Destiny: Kleinere Streamer starten Spenden-Aktion für todkranke Kinder

In der deutschen Community von Destiny gibt es im April eine neue Bewegung. Kleinere Destiny-Streamer haben sich zusammengetan, um Geld für sterbende Kinder zu sammeln.

Wir sind nicht RealKraftyy, aber wir wollen helfen

„Wir sind nicht RealKraftyy, aber wir wollen helfen“, so könnte man die Idee von „Helli the Hell“ zusammenfassen. Der Streamer ist 39 und kommt aus Düsseldorf.

Er hat vielleicht nicht die Reichweite wie die großen englischsprachigen Streamer und auch unter den deutschen Streamern gibt es größere, die mit Facebook-Gruppen oder Fanseiten zusammenarbeiten, aber Helli hat eine Mission.

Der Düsseldorfer will dem dortigen Kinderhospiz „Regenbogenland“ helfen, indem er in seinem Destiny-Stream Spenden für sie sammelt.

Das Regenbogenland pflegt unheilbare kranke, mehrfach behinderte und schwerstbehinderte Kinder in Düsseldorf, die nur eine eingeschränkte Lebenserwartung haben. Im Regenbogenland sollen das Leben und die Lebensfreude im Mittelpunkt stehen. Es gibt Spielzimmer, in denen die Geschwister der Kinder mit den Kleinen spielen können: Das Kinderhospiz soll wie ein zweites Zuhause sein, die Familien der Kinder entlasten.

Das Hospiz finanziert sich zu 75% aus Spenden. Da kann jeder Euro dabei helfen, die Zukunft des Hospiz zu sichern.

Im April hat sich „Helli the Hell“ dazu entschlossen, alles, was an Geld in seinem Stream über Spenden reinkommt, an das Kinderhospiz zu spenden. Er weiß, dass Leute im Internet oft skeptisch sind, was solche Spendenaktion angeht, deshalb sagt er: „Wenn Ihr das nicht über mich machen wollt, spendet direkt ans Kinderhospiz.“ Hier geht es zur Webseite des Kinderhospiz Regenbogenland.

Helli will aber auch Spendenquittungen, ausgestellt durch das Hospiz, an jeden übersenden, der ihm seine Privatanschrift mitteilt.

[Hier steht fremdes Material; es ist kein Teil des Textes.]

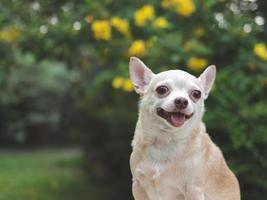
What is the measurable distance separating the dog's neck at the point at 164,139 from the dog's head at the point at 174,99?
0.05 m

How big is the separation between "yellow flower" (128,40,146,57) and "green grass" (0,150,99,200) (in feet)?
6.74

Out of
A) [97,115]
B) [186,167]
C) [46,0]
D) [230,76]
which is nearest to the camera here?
[186,167]

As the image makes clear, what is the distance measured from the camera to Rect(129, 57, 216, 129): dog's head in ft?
9.69

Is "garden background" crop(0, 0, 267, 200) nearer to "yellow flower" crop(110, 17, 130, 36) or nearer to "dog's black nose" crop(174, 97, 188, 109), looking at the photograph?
"yellow flower" crop(110, 17, 130, 36)

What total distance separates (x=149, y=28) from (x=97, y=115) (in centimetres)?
226

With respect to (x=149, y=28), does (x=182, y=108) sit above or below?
below

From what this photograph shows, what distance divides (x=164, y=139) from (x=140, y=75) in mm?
384

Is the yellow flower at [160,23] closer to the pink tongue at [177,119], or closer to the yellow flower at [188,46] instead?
the yellow flower at [188,46]

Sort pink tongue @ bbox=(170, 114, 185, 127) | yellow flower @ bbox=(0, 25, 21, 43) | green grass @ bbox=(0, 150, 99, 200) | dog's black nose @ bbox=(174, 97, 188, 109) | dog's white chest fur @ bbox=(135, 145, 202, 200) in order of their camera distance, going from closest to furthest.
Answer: dog's black nose @ bbox=(174, 97, 188, 109)
pink tongue @ bbox=(170, 114, 185, 127)
dog's white chest fur @ bbox=(135, 145, 202, 200)
yellow flower @ bbox=(0, 25, 21, 43)
green grass @ bbox=(0, 150, 99, 200)

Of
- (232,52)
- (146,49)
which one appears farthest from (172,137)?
(232,52)

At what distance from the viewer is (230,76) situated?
486 centimetres

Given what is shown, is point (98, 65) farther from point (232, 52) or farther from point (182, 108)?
point (182, 108)

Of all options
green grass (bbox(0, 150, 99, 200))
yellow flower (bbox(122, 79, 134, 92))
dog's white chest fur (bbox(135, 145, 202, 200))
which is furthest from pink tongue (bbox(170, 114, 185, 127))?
green grass (bbox(0, 150, 99, 200))

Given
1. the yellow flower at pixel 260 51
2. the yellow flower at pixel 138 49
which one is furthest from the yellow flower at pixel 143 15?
the yellow flower at pixel 260 51
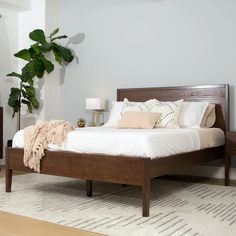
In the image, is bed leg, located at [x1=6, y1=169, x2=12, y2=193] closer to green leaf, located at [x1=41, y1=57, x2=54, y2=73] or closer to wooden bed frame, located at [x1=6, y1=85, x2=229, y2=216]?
wooden bed frame, located at [x1=6, y1=85, x2=229, y2=216]

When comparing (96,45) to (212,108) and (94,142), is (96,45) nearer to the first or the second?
(212,108)

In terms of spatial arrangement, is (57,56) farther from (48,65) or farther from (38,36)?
(38,36)

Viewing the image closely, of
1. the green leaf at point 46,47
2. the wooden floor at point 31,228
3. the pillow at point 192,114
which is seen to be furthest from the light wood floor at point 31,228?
the green leaf at point 46,47

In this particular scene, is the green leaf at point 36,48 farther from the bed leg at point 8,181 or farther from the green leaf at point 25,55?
the bed leg at point 8,181

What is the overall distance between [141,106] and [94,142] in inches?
61.2

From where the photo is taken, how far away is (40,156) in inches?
139

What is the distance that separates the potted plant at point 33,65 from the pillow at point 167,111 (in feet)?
6.41

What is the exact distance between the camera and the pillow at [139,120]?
414 cm

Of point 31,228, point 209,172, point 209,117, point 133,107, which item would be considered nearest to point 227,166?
point 209,172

Ballern für den guten Zweck, auch wenn das Hospiz skeptisch ist

Die Spenden-Aktion läuft seit dem 1. April und einige andere, kleinere deutschsprachige Streamer wie das Team Niederroler aus Österreich und PanDa_mir haben sich der Aktion angeschlossen. Auch sie geben ihre Spenden im April an das Hospiz Regenbogenland ab.

Es läuft deutlich besser als erwartet. Man hat seit Monatsanfang schon mehr als 1000€ für das Hospiz an Spenden eingespielt, sagt Helli.

Ganz reibungslos läuft die Aktion allerdings nicht. Das Kinderhospiz war skeptisch, als man gehört hat, dass da „Shooter-Spieler“ spenden. Es könnte andere Spender verschrecken, fürchtet man, wenn man mit „gewaltverherrlichenden Spielen“ in Verbindung gebracht wird. Es gibt aber einen Kompromiss: Das Logo des Hospiz soll nun nicht im Livestream eingeblendet werden, wenn Destiny gespielt wird.

Mein MMO meint: „Ballern für den guten Zweck“ – vielleicht mag das in der Öffentlichkeit ein bisschen komisch rüberkommen. Für Gamer besteht dieser Konflikt aber nicht. Deshalb unterstützen wir die Aktion gerne.